Your instructions:
In the entries that follow, find every line containing "sourceMappingURL" and copy it.
Extracted data Block Start
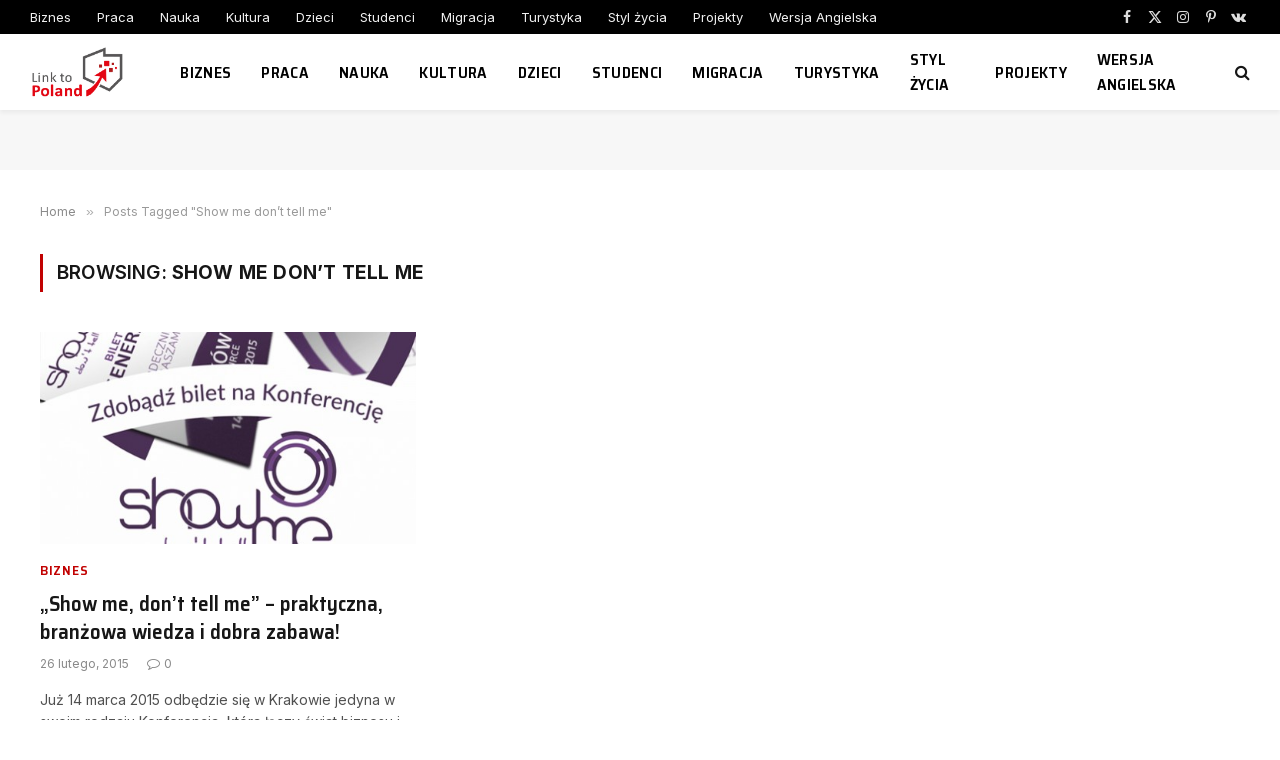

--- FILE ---
content_type: text/html; charset=utf-8
request_url: https://www.google.com/recaptcha/api2/aframe
body_size: 267
content:
<!DOCTYPE HTML><html><head><meta http-equiv="content-type" content="text/html; charset=UTF-8"></head><body><script nonce="Rwo81bvl8k45MFd-UjLIvw">/** Anti-fraud and anti-abuse applications only. See google.com/recaptcha */ try{var clients={'sodar':'https://pagead2.googlesyndication.com/pagead/sodar?'};window.addEventListener("message",function(a){try{if(a.source===window.parent){var b=JSON.parse(a.data);var c=clients[b['id']];if(c){var d=document.createElement('img');d.src=c+b['params']+'&rc='+(localStorage.getItem("rc::a")?sessionStorage.getItem("rc::b"):"");window.document.body.appendChild(d);sessionStorage.setItem("rc::e",parseInt(sessionStorage.getItem("rc::e")||0)+1);localStorage.setItem("rc::h",'1768921634844');}}}catch(b){}});window.parent.postMessage("_grecaptcha_ready", "*");}catch(b){}</script></body></html>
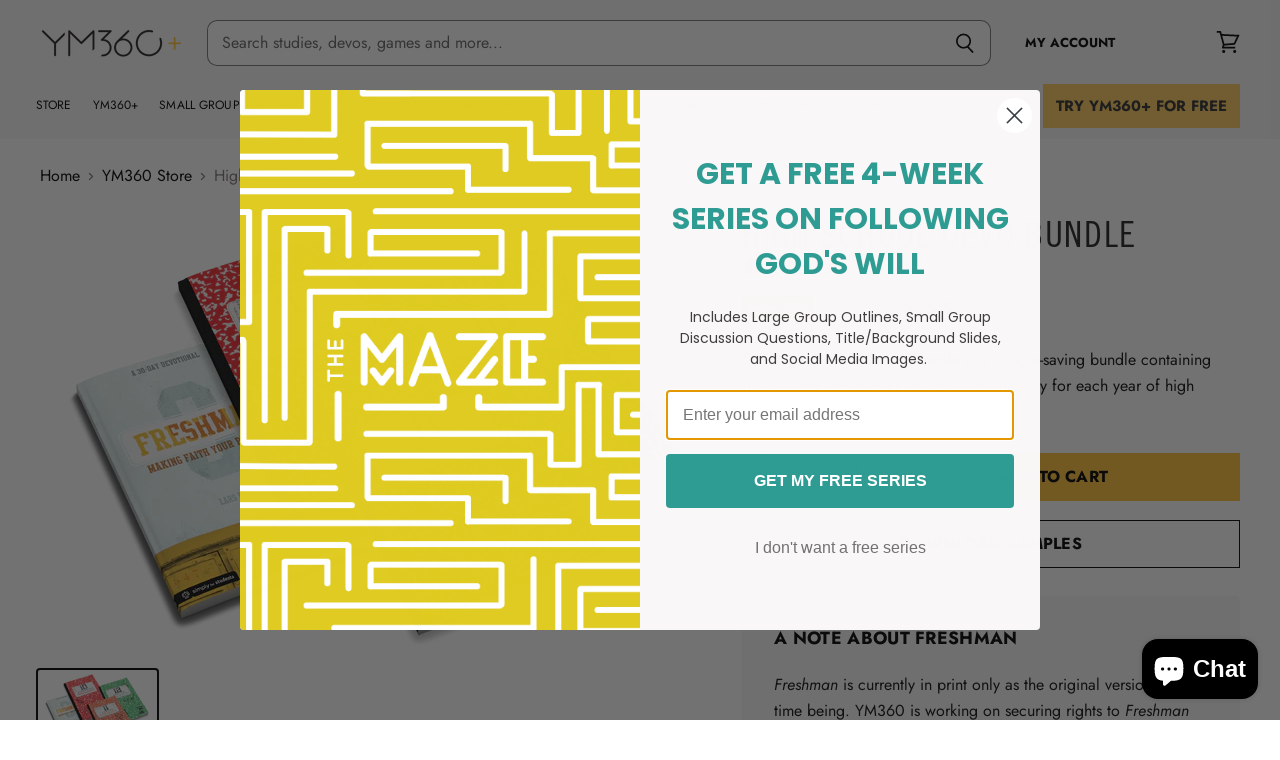

--- FILE ---
content_type: text/javascript
request_url: https://youthministry360.com/cdn/shop/t/130/assets/customer-logout-redirect.js?v=32153054441577474941744143794
body_size: -409
content:
(function(){function handleLogoutEvent(event){event.preventDefault();var href=event.currentTarget.getAttribute("href");href&&href.length&&fetch(href,{method:"GET",headers:{}}).then(function(res){window.location.href="/"})}function init(){var logoutLinks=document.querySelectorAll('a[href^="/account/logout"]');if(logoutLinks.length)for(var i=0;i<logoutLinks.length;i++){var link=logoutLinks[i];link.addEventListener("click",handleLogoutEvent)}}document.readyState==="loading"?document.addEventListener("DOMContentLoaded",init):init()})();
//# sourceMappingURL=/cdn/shop/t/130/assets/customer-logout-redirect.js.map?v=32153054441577474941744143794
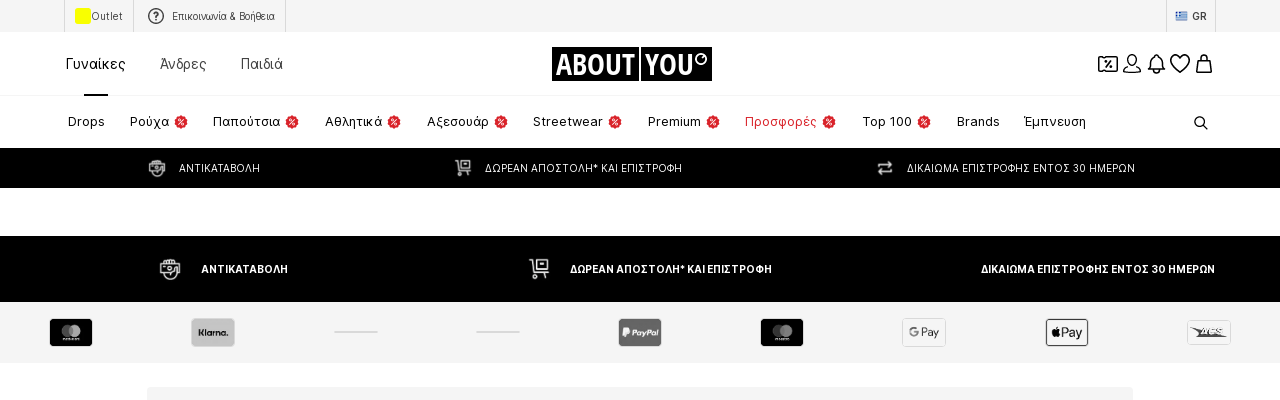

--- FILE ---
content_type: application/javascript
request_url: https://assets.aboutstatic.com/assets/delays-BNJS9Fam.js
body_size: 699
content:
var y=Object.defineProperty;var S=(n,t,e)=>t in n?y(n,t,{enumerable:!0,configurable:!0,writable:!0,value:e}):n[t]=e;var c=(n,t,e)=>S(n,typeof t!="symbol"?t+"":t,e);import{a8 as T,j as o,_ as h}from"./index-CrSwYqlr.js";import{c as g}from"./NumberBadge-CSdiG0S6.js";import{i as w,z as _,R as b,A as v,B as F,C as u,D as m,F as x}from"./TitledGridSection-Ds7WP_AS.js";const C="_searchFlyout_67gu4_1",E="_isNotFound_67gu4_15",j="_searchFlyoutActive_67gu4_42",k="_flyoutLastElement_67gu4_48",L="_flyoutSectionListElement_67gu4_52";class N extends T.Component{constructor(){super(...arguments);c(this,"handleTermClick",e=>{const{searchEndpoint:s,userStore:i}=this.props;return r=>{r.preventDefault(),this.props.onElementClick(e),window.location.href=v(s,{term:e,source:"suggest",gender:i.gender})}});c(this,"renderCategoryElements",(e,s)=>e.map((i,r)=>{const l=r===e.length-1,a=g({[L]:!0,[k]:l&&s});return o.jsx("li",{className:a,onClick:this.handleTermClick(i),children:o.jsx(R,{children:o.jsx(f,{$notFound:!!this.props.isNotFoundStyle,children:F(i,this.props.searchQuery)})})},r)}));c(this,"renderSection",(e,s,i)=>o.jsxs("div",{children:[o.jsx(z,{children:s}),o.jsx("ul",{children:this.renderCategoryElements(e,i)})]},s));c(this,"renderSuggestions",()=>{const{suggestions:e,suggestionTitles:s}=this.props;if(e&&s){const{productsTitle:i,brandsTitle:r,categoriesTitle:l}=s,{products:a,brands:d,categories:p}=e;return o.jsxs(o.Fragment,{children:[a&&a.length>0&&this.renderSection(a,i,!1),d&&d.length>0&&this.renderSection(d,r,!1),p&&p.length>0&&this.renderSection(p,l,!0)]})}return o.jsx(o.Fragment,{})})}render(){const{lastSearches:e,translatedLastSearchesTitle:s}=this.props,i=g({[C]:!0,[E]:this.props.isNotFoundStyle,[j]:this.props.isOpen});return o.jsxs("div",{className:i,children:[e&&s&&this.renderSection(e,s,!0),this.props.suggestions&&this.renderSuggestions()]})}}const K=w(n=>{const t=n.t;return{suggestionTitles:{productsTitle:t("Produkte"),brandsTitle:t("Marken"),categoriesTitle:t("Kategorien")},searchEndpoint:_(b.Search,n.localeStore.locale),translatedLastSearchesTitle:t("Deine letzte Suche"),userStore:n.userStore}})(N),z=h.strong.withConfig({componentId:"sc-d510e240-0"})(["display:block;line-height:16px;font-size:13px;",";",";padding:21px 0 6px 9px;text-align:left;"],x,u),f=h.div.withConfig({componentId:"sc-d510e240-1"})(["color:",";display:inline-block;font-weight:$fw-light;font-size:","px;letter-spacing:0.8px;margin:0 10px 0 19px;max-width:230px;overflow:hidden;padding:3px 0;position:relative;text-overflow:ellipsis;white-space:nowrap;width:auto;"," &::after{content:'';visibility:hidden;position:absolute;right:0;width:100%;height:1px;bottom:0;background-color:",";}& strong{display:inline-block;",";font-size:","px;}"],u,m,({$notFound:n})=>n&&"max-width: calc(100% - 30px);",u,x,m),R=h.div.withConfig({componentId:"sc-d510e240-2"})(["line-height:16px;display:block;position:relative;text-align:left;width:100%;padding:12px 0;&:hover{cursor:pointer;","{&::after{visibility:visible;}}}"],f),M=(n,t,e=void 0)=>{let s=null,i=null;const r=()=>n.apply(e,i);return(...l)=>{i=l,clearTimeout(s),s=setTimeout(r,t)}};export{K as F,M as d};
//# sourceMappingURL=delays-BNJS9Fam.js.map


--- FILE ---
content_type: application/javascript
request_url: https://assets.aboutstatic.com/assets/web-transport-DD0c9uvT.js
body_size: 156
content:
var a=Object.defineProperty;var l=(o,e,s)=>e in o?a(o,e,{enumerable:!0,configurable:!0,writable:!0,value:s}):o[e]=s;var c=(o,e,s)=>l(o,typeof e!="symbol"?e+"":e,s);import{a as n,b as h}from"./size_charts-BMvQ2uAY.js";import"./index-CrSwYqlr.js";const i=n?n.grpc:h.grpc;function b(o){return e=>d(e,o)}function d(o,e){return o.debug&&console.log("fetchRequest",o),new r(o,e)}class r{constructor(e,s){c(this,"options");c(this,"cancelled",!1);c(this,"init");c(this,"reader");c(this,"metadata");c(this,"controller",self.AbortController&&new AbortController);this.options=e,this.init=s}pump(e,s){if(this.reader=e,this.cancelled){this.options.debug&&console.log("Fetch.pump.cancel at first pump"),this.reader.cancel().catch(t=>{this.options.debug&&console.log("Fetch.pump.reader.cancel exception",t)});return}this.reader.read().then(t=>{if(t.done)return this.options.onEnd(),s;this.options.onChunk(t.value),this.pump(this.reader,s)}).catch(t=>{if(this.cancelled){this.options.debug&&console.log("Fetch.catch - request cancelled");return}this.cancelled=!0,this.options.debug&&console.log("Fetch.catch",t.message),this.options.onEnd(t)})}send(e){var s;fetch(this.options.url,{...this.init,headers:(s=this.metadata)==null?void 0:s.toHeaders(),method:"POST",body:e,signal:this.controller&&this.controller.signal}).then(t=>{if(t.ok){if(this.options.debug&&console.log("Fetch.response",t),this.options.onHeaders(new i.Metadata(t.headers),t.status),t.body){this.pump(t.body.getReader(),t);return}return t}else throw t}).catch(t=>{if(this.cancelled){this.options.debug&&console.log("Fetch.catch - request cancelled");return}this.cancelled=!0,this.options.debug&&console.log("Fetch.catch",t.message),this.options.onHeaders(new i.Metadata({...t==null?void 0:t.headers,"http-status-code":t==null?void 0:t.status,"http-status-text":t==null?void 0:t.statusText}),t.status),this.options.onEnd(t)})}sendMessage(e){this.send(e)}finishSend(){}start(e){this.metadata=e}cancel(){if(this.cancelled){this.options.debug&&console.log("Fetch.cancel already cancelled");return}this.cancelled=!0,this.controller?(this.options.debug&&console.log("Fetch.cancel.controller.abort"),this.controller.abort()):this.options.debug&&console.log("Fetch.cancel.missing abort controller"),this.reader?(this.options.debug&&console.log("Fetch.cancel.reader.cancel"),this.reader.cancel().catch(e=>{this.options.debug&&console.log("Fetch.cancel.reader.cancel exception",e)})):this.options.debug&&console.log("Fetch.cancel before reader")}}export{b as FetchReadableStreamTransport};
//# sourceMappingURL=web-transport-DD0c9uvT.js.map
Extracted data Block End
Response:
//# sourceMappingURL=/cdn/shop/t/130/assets/customer-logout-redirect.js.map?v=32153054441577474941744143794
//# sourceMappingURL=delays-BNJS9Fam.js.map
//# sourceMappingURL=web-transport-DD0c9uvT.js.map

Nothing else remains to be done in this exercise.